» Text block:
------------------------------------------------

The AHURI report lays it bare:
When housing policy is badly administered, the effects trickle down fast—and they hit homeowners and renters square in the back pocket.
Delays in Development and Approvals
Poor coordination and constant government restructuring create bottlenecks in development approvals. Councils might take months (or years) to approve a new estate or infill project. States might update planning codes mid-way through a project. And federal infrastructure funding might not match the pace of new development.
All of this means fewer houses get built. And when supply doesn’t keep up with demand? Prices rise. It’s that simple.
Costs Blow Out (and So Do Your Stress Levels)
When approvals stall and regulations clash, developers pass the cost downstream. Builders price in delays. Homeowners pay for holding costs. Buyers pay more for homes that took too long to hit the market. And let’s not forget the hidden cost: quality.
In a system driven by quick turnarounds and inconsistent oversight, some builders cut corners. Dodgy work slips through the cracks, and homeowners are left dealing with defects that should’ve been picked up and fixed long before handover.
Housing as Investment, Not Shelter
The current system rewards speculation and penalises long-term ownership. Why? Because policy has been shaped around encouraging investment—through negative gearing, tax incentives, and capital gains discounts—rather than delivering stable, affordable housing for everyone.
This distortion benefits property investors over owner-occupiers, inflates prices, and shifts housing away from its purpose as shelter and into the world of financial products.
The people losing out?
First-home buyers, single-income households, young families, and renters trying to make the leap into ownership.
Market Capture and Lack of Oversight
The report also hints at a deeper issue: market capture. When government oversight is weak or inconsistent, large private developers can end up shaping policy themselves—whether through lobbying, donations, or just sheer scale. This risks locking in a system that works for profit margins, not people.
That’s not to say private industry doesn’t have a role to play—it does. But without strong public leadership, enforced standards, and strategic planning, the balance tips in favour of developers.
The result is often cookie-cutter housing in the wrong places, with little thought to long-term liveability.
👉️ What the Report Recommends: A Better Way Forward
So, how do we fix a system that’s been chopped, changed, and scattered across departments for decades?
According to the AHURI report, it’s not just about spending more money—it’s about changing how the system is run from the top down.
👉️ Here’s what the experts are proposing:
Create a Cabinet-Level Department of Housing
The report strongly recommends the establishment of a dedicated federal Department of Housing—one with its own Cabinet Minister, its own legislation, and its own clear mission. This would:
- Give housing policy consistent leadership
- Shield it from constant reshuffles
- Enable long-term planning that survives election cycles
This isn’t a crazy idea—other countries already do it, and even Australia has done it before. But the current practice of burying housing within other portfolios (like infrastructure or social services) weakens its impact and priority.

------------------------------------------------

» What the exercise asks: From the housing policy text, extract word for word the passage that opens with the words containing "Costs Blow Out" and closes with "long before handover.".

Source records
------------------------------------------------

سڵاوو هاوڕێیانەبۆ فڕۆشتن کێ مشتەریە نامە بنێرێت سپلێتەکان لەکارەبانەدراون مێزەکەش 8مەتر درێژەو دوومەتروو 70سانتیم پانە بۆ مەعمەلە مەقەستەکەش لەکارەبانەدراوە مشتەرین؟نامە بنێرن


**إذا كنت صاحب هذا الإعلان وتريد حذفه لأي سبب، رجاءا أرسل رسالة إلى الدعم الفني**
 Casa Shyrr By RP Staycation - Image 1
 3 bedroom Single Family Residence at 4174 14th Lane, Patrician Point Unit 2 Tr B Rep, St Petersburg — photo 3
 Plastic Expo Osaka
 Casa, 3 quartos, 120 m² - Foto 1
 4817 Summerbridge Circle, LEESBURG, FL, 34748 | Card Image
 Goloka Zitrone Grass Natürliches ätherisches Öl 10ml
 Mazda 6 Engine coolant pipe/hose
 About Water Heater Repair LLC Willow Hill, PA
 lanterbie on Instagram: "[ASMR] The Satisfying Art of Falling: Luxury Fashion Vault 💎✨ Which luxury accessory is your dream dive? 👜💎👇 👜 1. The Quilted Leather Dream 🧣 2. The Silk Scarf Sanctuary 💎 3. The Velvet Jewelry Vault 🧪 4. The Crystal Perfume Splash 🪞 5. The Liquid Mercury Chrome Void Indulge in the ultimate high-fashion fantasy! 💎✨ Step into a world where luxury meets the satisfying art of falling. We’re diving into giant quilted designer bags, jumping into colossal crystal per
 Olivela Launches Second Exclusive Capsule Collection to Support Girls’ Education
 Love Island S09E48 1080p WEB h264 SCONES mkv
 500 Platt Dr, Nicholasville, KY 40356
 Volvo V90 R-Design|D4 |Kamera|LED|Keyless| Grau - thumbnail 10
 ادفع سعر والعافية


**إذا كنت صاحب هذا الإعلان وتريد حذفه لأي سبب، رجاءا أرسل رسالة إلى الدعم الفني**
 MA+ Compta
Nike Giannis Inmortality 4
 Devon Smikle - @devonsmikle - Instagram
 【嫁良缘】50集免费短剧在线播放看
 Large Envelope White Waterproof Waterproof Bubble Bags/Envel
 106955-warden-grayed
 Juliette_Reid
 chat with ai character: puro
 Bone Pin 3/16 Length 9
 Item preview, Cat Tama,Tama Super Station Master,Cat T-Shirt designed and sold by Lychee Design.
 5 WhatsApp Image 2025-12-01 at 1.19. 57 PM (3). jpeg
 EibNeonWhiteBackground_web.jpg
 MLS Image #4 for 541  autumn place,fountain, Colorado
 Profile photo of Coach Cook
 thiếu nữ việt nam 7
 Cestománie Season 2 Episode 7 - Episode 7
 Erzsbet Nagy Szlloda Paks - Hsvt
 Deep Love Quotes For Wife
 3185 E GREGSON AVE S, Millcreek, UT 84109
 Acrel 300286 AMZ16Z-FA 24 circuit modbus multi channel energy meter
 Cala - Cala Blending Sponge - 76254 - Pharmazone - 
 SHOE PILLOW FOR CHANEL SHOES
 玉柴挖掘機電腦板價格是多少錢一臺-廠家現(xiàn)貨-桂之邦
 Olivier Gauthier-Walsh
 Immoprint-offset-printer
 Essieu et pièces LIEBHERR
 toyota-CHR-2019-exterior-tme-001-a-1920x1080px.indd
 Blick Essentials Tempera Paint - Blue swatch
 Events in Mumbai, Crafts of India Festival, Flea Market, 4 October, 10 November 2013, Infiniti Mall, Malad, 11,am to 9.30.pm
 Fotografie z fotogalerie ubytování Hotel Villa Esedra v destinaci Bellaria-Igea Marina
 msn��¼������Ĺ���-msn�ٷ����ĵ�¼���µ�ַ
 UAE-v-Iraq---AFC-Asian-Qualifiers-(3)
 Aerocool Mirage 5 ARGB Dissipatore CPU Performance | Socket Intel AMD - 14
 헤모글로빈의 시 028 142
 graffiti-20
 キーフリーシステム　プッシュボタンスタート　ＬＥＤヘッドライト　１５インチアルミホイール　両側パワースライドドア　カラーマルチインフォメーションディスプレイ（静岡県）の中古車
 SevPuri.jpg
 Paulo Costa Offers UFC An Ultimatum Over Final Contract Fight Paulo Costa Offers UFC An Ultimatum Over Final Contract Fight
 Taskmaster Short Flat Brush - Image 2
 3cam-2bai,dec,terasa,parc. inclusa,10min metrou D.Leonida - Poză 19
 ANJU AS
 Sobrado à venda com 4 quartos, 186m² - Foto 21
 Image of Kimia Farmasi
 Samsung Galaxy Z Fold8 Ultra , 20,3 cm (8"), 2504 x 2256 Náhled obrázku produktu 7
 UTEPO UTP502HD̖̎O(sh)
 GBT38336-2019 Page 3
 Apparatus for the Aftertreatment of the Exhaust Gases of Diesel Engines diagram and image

------------------------------------------------

» Result for this task:
Costs Blow Out (and So Do Your Stress Levels)
When approvals stall and regulations clash, developers pass the cost downstream. Builders price in delays. Homeowners pay for holding costs. Buyers pay more for homes that took too long to hit the market. And let’s not forget the hidden cost: quality.
In a system driven by quick turnarounds and inconsistent oversight, some builders cut corners. Dodgy work slips through the cracks, and homeowners are left dealing with defects that should’ve been picked up and fixed long before handover.